BEGIN EXERCISE TEXT

In my desire to gain a new understanding of Skovgaard’s Italian scenes, I travelled through the area east of Rome and tried to identify where Skovgaard found his subjects. I sought to follow in Skovgaard’s footsteps and see what he had seen, to walk the paths and roads he might have followed, and in that way become active in the spaces where Skovgaard had once been active many years before me. I tried to photograph the views I recognised from his nineteenth-century landscapes and to make them my own landscapes of the twenty-first century. Beyond the neo-romantic dream of following in an artist’s footsteps, this fieldwork also allowed me to gain a more precise topographical understanding of where Skovgaard had found his subject matter, how these locations were situated in relation to one another, and how art history still shapes our perceptions of these landscapes.
In general, Skovgaard’s compositions are often characterised by the viewer’s and the artist’s vantage point being pulled back. Skovgaard might create a repoussoir on one side, which adds depth but also acts as a screen or protective shelter for the viewer taking in the vista. One is drawn back into safety and able to survey the whole scene. The viewer does not stand at the edge, ready to step into the landscape, into the world, but instead occupies a withdrawn and secure waiting position that offers both perspective and overview — which is, in itself, also a form of power. Towns and cities often act as focal points on the horizon but are kept at a safe distance from the observer. Mitchell writes about how the landscape draws the viewer in, but that this attraction simultaneously creates an aesthetic distance,22 and Skovgaard’s Italian compositions are quite apt examples of this.

END EXERCISE TEXT

EXERCISE INSTRUCTIONS:
- a) Please recast the paragraph of the Skovgaard passage that begins "In general, Skovgaard's compositions" as a short bulleted list that keeps its main facts.
- b) Extend the Skovgaard passage with the paragraph that would come next, picking up after its final sentence.

BEGIN INPUT DATA

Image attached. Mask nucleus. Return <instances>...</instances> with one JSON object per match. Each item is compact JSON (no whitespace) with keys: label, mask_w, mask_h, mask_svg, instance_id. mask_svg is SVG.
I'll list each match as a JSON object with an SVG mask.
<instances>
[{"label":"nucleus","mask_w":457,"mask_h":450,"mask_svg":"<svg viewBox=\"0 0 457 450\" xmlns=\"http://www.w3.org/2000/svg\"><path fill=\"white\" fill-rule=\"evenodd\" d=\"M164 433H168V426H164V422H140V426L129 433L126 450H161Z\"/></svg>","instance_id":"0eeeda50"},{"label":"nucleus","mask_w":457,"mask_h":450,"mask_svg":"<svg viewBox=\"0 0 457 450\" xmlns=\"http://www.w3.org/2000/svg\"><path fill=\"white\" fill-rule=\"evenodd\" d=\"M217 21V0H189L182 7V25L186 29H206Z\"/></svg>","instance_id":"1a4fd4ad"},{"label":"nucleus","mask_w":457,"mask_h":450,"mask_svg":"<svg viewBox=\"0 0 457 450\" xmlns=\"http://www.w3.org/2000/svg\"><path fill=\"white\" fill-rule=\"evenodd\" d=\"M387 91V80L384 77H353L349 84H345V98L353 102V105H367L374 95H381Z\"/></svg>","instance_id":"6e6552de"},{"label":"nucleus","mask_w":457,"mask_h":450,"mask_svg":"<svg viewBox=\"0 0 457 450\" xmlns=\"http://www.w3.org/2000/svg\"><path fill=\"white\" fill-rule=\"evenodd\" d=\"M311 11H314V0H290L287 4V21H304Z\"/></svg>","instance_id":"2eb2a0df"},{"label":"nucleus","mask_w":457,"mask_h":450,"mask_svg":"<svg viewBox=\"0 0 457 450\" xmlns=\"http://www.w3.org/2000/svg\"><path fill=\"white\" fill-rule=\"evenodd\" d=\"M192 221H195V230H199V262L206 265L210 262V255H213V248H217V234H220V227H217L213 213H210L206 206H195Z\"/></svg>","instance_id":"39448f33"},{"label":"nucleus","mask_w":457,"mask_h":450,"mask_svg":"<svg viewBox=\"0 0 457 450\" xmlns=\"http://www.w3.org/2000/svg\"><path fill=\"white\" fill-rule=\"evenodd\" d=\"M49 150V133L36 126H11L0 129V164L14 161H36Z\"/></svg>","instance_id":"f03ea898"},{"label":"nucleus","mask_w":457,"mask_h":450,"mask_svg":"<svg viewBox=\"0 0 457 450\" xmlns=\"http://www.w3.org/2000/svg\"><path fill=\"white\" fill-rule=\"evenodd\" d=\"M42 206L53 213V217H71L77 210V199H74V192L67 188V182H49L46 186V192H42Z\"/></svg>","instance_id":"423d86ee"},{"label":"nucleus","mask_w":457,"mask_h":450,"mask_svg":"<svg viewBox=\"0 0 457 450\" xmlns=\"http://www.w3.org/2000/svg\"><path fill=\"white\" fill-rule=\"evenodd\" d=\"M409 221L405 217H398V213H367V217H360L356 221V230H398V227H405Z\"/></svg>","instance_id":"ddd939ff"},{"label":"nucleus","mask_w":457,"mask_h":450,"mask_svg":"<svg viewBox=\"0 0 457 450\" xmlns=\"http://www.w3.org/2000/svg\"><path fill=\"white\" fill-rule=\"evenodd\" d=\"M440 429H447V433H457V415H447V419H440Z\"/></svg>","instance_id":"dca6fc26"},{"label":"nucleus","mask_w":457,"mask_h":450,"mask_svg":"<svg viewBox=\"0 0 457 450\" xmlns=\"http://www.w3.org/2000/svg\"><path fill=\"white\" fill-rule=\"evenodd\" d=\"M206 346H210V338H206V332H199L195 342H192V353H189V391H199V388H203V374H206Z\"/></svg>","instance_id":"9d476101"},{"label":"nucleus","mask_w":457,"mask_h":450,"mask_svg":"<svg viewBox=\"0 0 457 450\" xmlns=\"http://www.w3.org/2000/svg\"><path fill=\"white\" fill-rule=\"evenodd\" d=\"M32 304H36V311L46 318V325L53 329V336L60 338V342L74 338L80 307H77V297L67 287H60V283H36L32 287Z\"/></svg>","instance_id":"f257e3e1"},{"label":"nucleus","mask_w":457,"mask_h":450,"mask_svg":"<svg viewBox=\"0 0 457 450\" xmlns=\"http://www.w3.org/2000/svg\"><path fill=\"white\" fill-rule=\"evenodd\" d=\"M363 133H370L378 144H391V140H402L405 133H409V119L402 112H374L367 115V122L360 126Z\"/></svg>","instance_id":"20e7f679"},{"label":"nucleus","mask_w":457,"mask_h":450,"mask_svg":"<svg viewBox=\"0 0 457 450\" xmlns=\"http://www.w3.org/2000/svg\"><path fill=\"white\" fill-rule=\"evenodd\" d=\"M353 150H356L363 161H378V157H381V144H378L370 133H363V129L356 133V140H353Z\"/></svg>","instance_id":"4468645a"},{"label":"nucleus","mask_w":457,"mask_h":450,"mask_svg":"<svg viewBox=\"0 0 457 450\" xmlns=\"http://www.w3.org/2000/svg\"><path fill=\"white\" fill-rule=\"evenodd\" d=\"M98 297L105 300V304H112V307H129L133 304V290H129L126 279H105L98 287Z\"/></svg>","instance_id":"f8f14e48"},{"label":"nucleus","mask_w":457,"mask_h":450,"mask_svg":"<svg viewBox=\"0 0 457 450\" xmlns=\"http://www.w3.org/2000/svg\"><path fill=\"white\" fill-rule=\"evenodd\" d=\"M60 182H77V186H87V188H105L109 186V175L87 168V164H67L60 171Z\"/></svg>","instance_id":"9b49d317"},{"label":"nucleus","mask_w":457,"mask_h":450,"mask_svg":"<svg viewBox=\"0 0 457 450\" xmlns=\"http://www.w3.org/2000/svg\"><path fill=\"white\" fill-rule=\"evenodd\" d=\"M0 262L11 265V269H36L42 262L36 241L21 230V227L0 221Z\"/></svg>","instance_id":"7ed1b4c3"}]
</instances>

END INPUT DATA

EXPECTED RESPONSES:
- a)
- Skovgaard's compositions often pull the viewer's and the artist's vantage point back.
- He might place a repoussoir on one side, which adds depth and also screens or shelters the viewer.
- Drawn back into safety, the viewer can survey the whole scene. The viewer is not at the edge, ready to step in, but in a withdrawn, secure position that gives perspective and overview, which is also a form of power.
- Towns and cities often act as focal points on the horizon, kept at a safe distance from the observer.
- Mitchell writes that landscape draws the viewer in while creating aesthetic distance, and Skovgaard's Italian compositions are apt examples of this.

- b)
In Italy, Skovgaard often chose to paint from a hilltop or a mountain slope that gave him a panoramic view of the Arcadian landscape, surrounded by rolling valleys and framed by blue-tinged mountains in the background. He also most often painted his pictures in the atmospheric light of dusk, with strong contrasts between the illuminated evening sky and the backlit, silhouetted landscape. He especially found his subject matter around the towns of Subiaco and Olevano.

Subiaco
In an undated painting [Fig. 1], Skovgaard depicts the view from a mountain slope near Subiaco, where he stayed in June 1869.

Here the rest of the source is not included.